Anthropic Skills Can Be Programmatically Optimized (Using DSPy)

Context

OpenAI added Skills to Codex this week. Anthropic released the Agent Skills spec a few days ago.

The format: reusable prompt files (SKILL.md) that agents can invoke:

code-review.md      # Find security vulnerabilities
sql-optimization.md # Optimize queries
api-design.md       # Review endpoints

These are 100-200 line markdown files with instructions, examples, and output formats.

Now Skills can be as direct as "Replace a text in PDF" which probably doesn't need any optimization at all.
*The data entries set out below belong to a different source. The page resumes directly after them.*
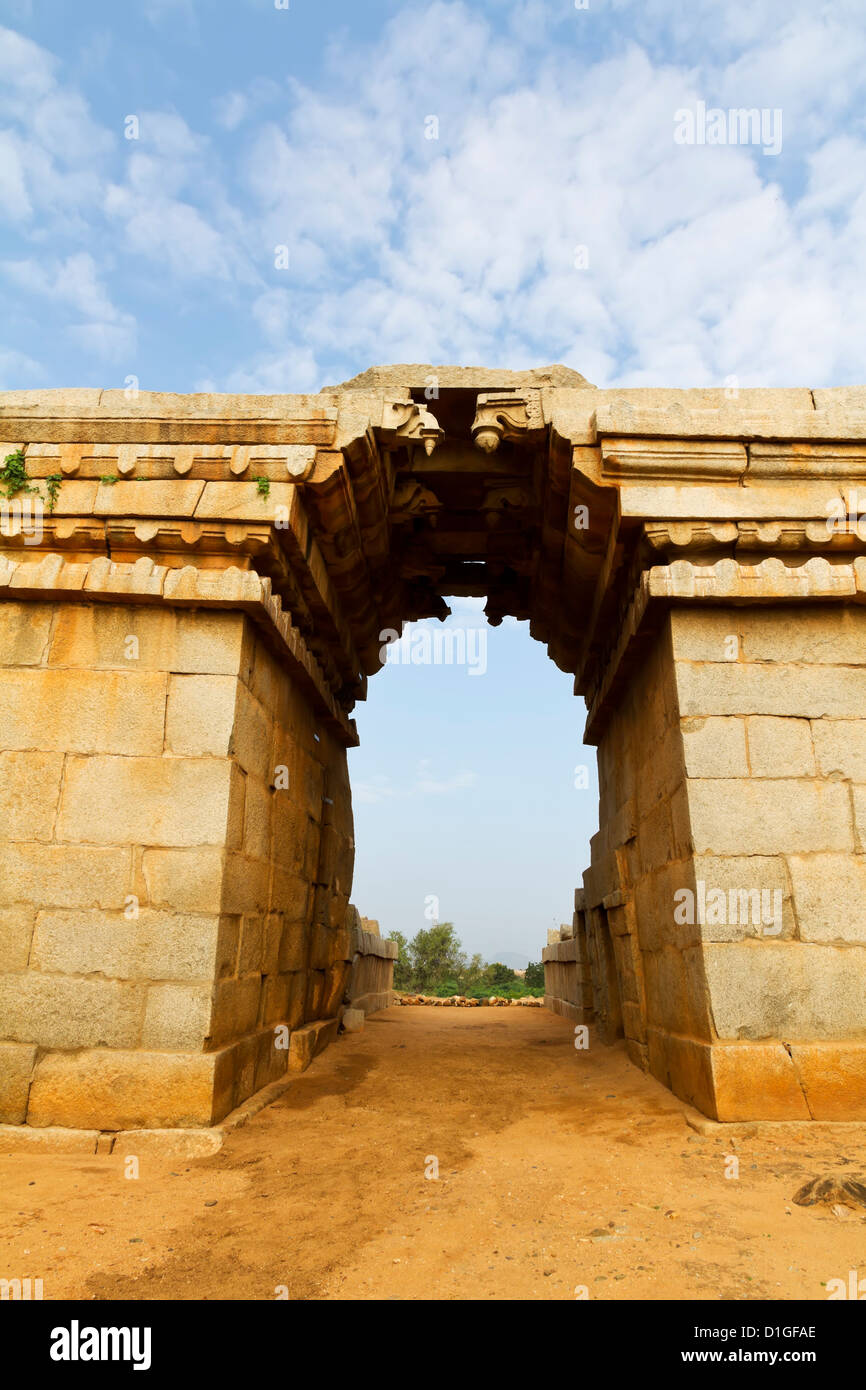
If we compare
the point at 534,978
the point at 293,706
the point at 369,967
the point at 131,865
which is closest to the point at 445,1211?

On the other hand it can be broad "Find security issues in the code" which we can optimized to no end.

Skills are structured prompts. DSPy is a framework for optimizing prompts. Nobody's connected these two ecosystems yet.
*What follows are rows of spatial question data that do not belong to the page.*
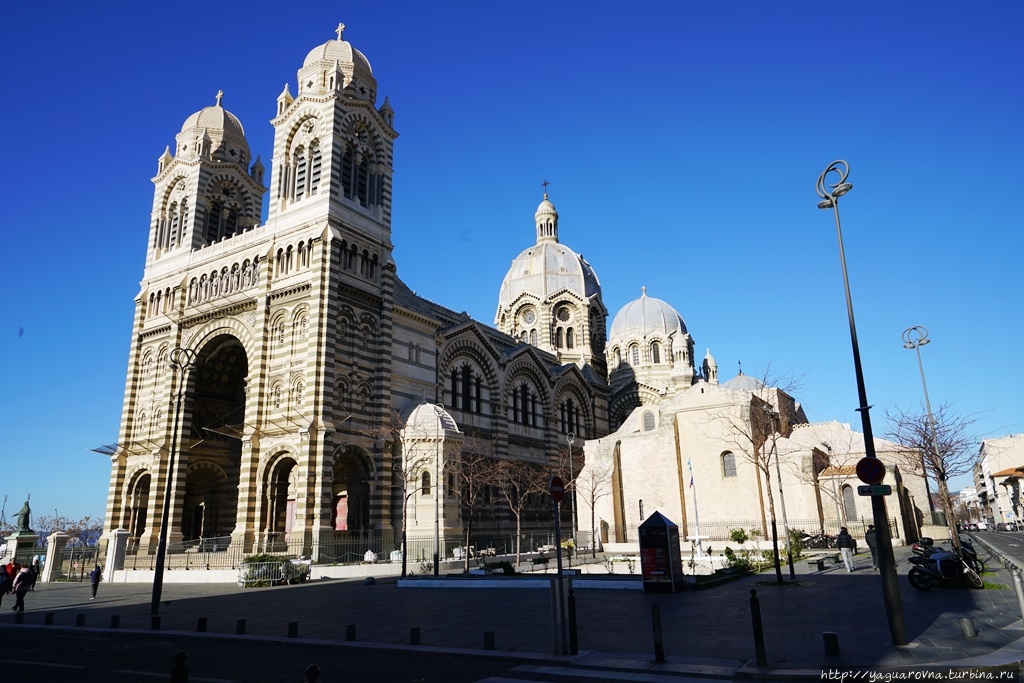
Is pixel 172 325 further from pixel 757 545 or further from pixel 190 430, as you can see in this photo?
pixel 757 545

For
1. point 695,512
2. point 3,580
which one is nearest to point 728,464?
point 695,512

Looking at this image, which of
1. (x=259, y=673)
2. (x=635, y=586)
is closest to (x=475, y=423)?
(x=635, y=586)

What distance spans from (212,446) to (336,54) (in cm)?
2445

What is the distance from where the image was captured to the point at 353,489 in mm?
35719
So the main idea is, if Skills are just structured prompts, they should be programmatically optimizable. You could benchmark them, version them, auto-generate model-specific variants.

I tested this hypothesis with a code security review skill.

---

Method

DSPy is a prompt optimization framework from Stanford. Instead of manually tweaking prompts, you:

1. Define task as a signature (inputs/outputs)
2. Provide training examples
3. Run optimizer
4. Get improved prompt with auto-selected few-shot examples

The optimizer tests different instruction phrasings, example combinations, and reasoning strategies, then picks the best performing variant.

The Pipeline

To test if Skills can be optimized with DSPy:

1. Parse SKILL.md → DSPy Signature
2. Create training data (vulnerable code + expected issues)
3. Run DSPy optimization
4. Extract improvements → SKILL-optimized.md

What this proves: If DSPy can improve a Skill's output quality, then Skills aren't just static markdown files - they're improvable programs.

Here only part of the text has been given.